** REQUIRED WORK **
Pull out every line of the records that contains the word "fence", matching case exactly, and copy each such line in full.

[BEGIN]

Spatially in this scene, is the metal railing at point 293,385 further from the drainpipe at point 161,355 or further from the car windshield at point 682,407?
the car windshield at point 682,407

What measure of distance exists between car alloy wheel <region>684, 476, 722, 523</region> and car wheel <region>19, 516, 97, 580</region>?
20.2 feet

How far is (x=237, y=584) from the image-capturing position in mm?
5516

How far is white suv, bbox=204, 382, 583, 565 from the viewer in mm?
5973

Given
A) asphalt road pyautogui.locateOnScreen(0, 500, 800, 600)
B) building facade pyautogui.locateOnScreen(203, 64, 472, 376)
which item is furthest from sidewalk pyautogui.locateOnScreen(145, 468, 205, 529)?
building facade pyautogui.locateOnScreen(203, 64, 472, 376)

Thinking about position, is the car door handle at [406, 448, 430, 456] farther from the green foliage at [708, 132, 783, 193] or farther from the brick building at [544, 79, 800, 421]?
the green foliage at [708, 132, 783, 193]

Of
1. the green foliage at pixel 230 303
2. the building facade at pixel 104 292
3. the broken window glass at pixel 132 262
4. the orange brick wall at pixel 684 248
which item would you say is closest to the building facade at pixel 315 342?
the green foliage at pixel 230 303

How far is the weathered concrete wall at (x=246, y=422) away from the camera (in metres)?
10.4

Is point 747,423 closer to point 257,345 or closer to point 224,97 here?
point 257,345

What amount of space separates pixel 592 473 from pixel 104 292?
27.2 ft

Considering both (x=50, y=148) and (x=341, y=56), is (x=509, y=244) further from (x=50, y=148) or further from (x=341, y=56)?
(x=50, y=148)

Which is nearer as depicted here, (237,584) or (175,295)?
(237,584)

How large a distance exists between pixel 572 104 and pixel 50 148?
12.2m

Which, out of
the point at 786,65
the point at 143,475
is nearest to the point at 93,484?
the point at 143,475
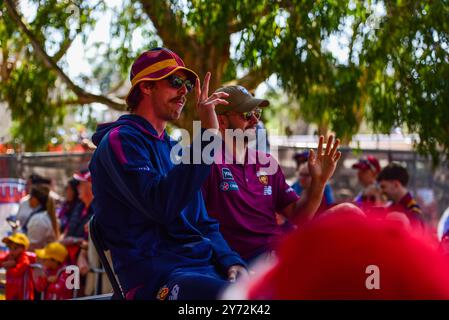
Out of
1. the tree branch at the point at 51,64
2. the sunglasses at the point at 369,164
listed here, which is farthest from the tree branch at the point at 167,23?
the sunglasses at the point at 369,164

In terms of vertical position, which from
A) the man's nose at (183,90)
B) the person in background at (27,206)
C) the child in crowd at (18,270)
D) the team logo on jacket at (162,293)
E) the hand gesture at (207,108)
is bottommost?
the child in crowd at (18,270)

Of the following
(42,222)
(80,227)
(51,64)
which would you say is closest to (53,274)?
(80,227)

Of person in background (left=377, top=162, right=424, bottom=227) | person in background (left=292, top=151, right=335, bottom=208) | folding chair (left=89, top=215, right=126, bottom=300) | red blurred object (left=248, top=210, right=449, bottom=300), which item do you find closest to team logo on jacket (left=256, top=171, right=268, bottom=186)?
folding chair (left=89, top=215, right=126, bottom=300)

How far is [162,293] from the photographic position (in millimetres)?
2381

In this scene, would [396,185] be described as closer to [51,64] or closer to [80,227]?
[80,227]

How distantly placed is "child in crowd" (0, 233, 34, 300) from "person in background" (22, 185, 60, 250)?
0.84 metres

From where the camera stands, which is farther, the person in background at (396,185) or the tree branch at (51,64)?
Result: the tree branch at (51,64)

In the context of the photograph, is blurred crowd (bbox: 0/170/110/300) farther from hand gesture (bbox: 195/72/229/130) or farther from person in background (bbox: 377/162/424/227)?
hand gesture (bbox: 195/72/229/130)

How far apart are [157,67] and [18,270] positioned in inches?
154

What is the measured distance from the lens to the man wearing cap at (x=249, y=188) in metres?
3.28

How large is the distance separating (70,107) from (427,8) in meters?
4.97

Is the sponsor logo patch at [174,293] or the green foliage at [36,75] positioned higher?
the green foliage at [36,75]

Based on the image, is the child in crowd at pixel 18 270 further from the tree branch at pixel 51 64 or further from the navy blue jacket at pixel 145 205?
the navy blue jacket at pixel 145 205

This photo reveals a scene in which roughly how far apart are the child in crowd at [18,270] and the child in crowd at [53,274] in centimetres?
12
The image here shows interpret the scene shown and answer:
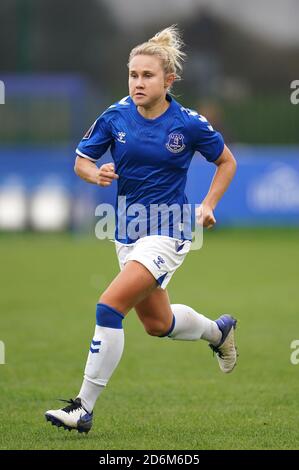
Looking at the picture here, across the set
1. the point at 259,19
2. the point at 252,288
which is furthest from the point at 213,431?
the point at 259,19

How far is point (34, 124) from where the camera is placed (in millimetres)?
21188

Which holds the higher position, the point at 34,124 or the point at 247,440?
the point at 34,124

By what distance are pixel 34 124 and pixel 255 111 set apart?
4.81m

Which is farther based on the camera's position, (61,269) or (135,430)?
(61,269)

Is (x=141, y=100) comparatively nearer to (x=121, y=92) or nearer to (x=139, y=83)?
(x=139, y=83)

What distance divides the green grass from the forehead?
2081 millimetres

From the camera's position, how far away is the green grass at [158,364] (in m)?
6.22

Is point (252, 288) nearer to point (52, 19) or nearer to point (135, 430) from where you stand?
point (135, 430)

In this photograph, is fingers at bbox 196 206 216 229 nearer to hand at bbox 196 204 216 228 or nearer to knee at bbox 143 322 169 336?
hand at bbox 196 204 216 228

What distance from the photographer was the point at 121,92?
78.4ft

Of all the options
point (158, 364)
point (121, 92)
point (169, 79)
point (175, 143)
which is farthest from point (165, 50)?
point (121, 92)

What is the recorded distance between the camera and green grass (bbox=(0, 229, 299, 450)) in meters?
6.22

[END]
[BEGIN]

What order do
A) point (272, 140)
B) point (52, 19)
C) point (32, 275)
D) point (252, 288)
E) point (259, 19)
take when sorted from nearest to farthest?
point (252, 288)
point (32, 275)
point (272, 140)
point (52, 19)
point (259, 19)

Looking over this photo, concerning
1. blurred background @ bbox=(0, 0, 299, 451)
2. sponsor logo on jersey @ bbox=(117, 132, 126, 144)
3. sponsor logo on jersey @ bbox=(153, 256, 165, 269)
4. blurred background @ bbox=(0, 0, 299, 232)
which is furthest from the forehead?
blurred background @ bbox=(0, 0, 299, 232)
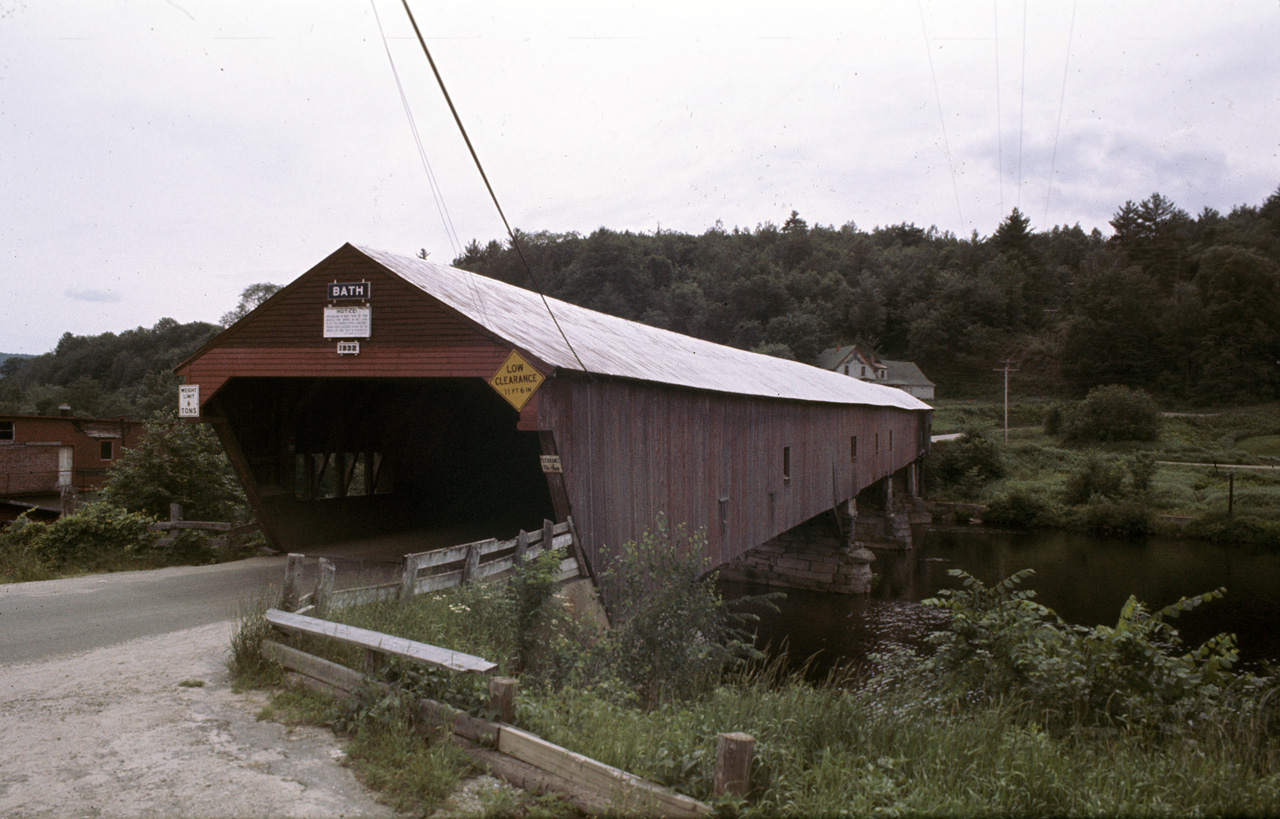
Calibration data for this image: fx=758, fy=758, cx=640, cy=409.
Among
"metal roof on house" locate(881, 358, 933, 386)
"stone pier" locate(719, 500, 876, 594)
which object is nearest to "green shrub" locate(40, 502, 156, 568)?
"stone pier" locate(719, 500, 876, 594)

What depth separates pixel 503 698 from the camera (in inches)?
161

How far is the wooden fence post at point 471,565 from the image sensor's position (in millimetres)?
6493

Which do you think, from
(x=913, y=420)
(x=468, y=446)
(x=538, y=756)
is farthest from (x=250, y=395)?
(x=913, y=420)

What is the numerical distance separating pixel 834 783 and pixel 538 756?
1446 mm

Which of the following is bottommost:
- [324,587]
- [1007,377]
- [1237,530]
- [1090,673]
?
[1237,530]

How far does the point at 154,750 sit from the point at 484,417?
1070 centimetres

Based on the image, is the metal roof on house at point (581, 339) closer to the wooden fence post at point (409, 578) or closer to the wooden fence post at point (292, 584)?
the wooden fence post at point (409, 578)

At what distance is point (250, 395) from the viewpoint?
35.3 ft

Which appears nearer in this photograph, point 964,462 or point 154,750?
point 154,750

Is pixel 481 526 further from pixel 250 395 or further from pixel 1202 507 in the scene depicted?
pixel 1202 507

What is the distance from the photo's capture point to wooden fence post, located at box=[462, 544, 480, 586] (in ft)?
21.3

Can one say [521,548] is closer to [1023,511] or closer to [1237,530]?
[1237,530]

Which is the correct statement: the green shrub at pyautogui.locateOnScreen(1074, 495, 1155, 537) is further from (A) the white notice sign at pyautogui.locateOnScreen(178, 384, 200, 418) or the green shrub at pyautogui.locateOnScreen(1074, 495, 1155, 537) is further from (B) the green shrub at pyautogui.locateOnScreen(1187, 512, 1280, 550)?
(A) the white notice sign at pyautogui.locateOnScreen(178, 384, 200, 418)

[END]

** THE COMPLETED TASK **
How far is the wooden fence post at point 471,565 from the image sensor's position (in millimetres)?
Based on the image, is the metal roof on house at point (581, 339) closer to the wooden fence post at point (409, 578) or closer to the wooden fence post at point (292, 584)?
the wooden fence post at point (409, 578)
What is the distance from the photo's capture point to wooden fence post, located at box=[462, 544, 480, 586] (in ft)?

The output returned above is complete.